Weekly Report - 8/5/15




Researched into document machine learning algorithms for processing small documents. Since social media is becoming ever popular there is a lot of work going into how to learn useful things from posts on social media, for example learning things about an event being posted on Twitter. I was especially interested in what techniques were used for Twitter since a message cannot be more than 140 characters, is posted by a user and has an interesting makeup of #hashtags etc. When we look at a log entry it is sort of similar in structure i.e. each event is a short line, is made by one specific program and has port numbers and IP addresses.

Some of the studies found better results by aggregating the "tweets" into one document which is already done with log files, others try and address the short nature of log files by looking at biterm pairs and many other techniques. Mostly the algorithms are based off topic modeling which infers topic's (groups of words) that could possibly generate the document, though I did find other clustering algorithms like spherical K-Means which I will look into further.

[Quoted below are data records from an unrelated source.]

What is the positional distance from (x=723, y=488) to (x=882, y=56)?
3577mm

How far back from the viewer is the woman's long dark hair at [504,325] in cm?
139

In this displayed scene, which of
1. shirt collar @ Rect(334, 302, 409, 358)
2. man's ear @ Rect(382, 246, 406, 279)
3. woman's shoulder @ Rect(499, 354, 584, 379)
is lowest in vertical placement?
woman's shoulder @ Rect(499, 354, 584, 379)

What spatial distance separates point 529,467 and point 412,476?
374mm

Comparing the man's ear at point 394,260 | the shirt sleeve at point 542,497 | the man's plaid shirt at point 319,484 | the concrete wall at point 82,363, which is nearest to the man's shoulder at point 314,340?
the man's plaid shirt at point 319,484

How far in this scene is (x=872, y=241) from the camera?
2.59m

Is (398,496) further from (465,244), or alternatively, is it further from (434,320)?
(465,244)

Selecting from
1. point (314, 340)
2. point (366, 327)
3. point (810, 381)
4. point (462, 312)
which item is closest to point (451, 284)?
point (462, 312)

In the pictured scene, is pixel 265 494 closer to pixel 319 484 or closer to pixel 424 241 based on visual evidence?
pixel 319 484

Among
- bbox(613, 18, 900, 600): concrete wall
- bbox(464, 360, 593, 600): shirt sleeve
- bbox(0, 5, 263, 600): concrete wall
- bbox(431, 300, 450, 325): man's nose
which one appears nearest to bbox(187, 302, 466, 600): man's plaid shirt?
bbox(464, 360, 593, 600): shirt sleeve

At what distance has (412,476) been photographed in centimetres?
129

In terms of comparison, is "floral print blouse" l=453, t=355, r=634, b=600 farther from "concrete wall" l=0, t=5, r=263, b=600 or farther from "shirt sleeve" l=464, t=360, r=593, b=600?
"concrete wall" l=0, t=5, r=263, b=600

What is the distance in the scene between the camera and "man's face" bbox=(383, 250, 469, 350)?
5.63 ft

Looked into Mallet's API further and looked into how the importer works that creates the .mallet file that gets passed as input. So I was able to change the regex to parse tokens to include IP adresses and other numbers etc. and found it coverts the token strings to integers for storage. Then after getting the IP addresses etc. included in the input I tried it with topic modeling but it failed and the output was all weird characters so I need to find out what effect the numeric and punctuation characters have on both the input generation and modeling steps.